* _EXERCISE OBJECTIVE_: Below, reproduce word for word the stretch of rows from the line containing "Looking closely at" through the end of the rows, and leave the pictures out of your copy.

* _RECORD EXTRACTS_:
┏━━
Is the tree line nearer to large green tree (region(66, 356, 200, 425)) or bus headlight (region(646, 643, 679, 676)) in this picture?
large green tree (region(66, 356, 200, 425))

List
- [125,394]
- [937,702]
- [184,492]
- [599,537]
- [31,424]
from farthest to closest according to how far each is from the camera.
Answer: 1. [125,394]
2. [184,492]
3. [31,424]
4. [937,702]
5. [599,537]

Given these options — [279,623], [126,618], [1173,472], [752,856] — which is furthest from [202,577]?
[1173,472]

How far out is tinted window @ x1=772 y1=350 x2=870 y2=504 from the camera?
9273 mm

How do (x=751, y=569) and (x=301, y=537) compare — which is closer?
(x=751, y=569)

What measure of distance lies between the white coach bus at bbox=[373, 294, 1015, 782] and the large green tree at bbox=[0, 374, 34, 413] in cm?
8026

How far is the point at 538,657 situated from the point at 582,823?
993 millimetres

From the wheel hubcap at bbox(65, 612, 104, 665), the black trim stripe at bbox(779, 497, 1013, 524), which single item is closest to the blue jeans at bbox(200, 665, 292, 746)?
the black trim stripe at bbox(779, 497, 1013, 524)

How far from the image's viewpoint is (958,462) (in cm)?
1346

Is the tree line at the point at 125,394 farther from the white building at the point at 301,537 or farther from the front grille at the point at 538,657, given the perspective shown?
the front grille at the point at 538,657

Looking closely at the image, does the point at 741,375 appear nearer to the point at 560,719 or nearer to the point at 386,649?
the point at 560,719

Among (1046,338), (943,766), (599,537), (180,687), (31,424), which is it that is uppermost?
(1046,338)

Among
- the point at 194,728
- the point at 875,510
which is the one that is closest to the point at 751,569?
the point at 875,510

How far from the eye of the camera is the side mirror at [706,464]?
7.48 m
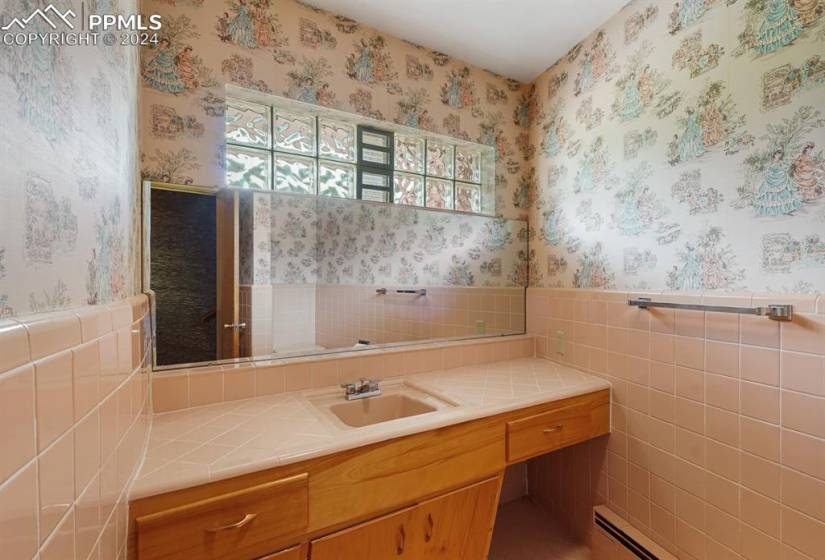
┗━━
* _ANSWER FOR THIS EXERCISE_:
Looking closely at the image, does the point at 741,375 appear nearer to the point at 560,719 or nearer to the point at 386,649?
the point at 560,719

Among (1046,338), (943,766), (599,537), (180,687), (31,424), which is it that is uppermost?
(1046,338)

Among
- the point at 194,728
- the point at 875,510
which is the one that is closest to the point at 751,569?
the point at 875,510

How far from the eye of the camera is the side mirror at [706,464]?
7.48 m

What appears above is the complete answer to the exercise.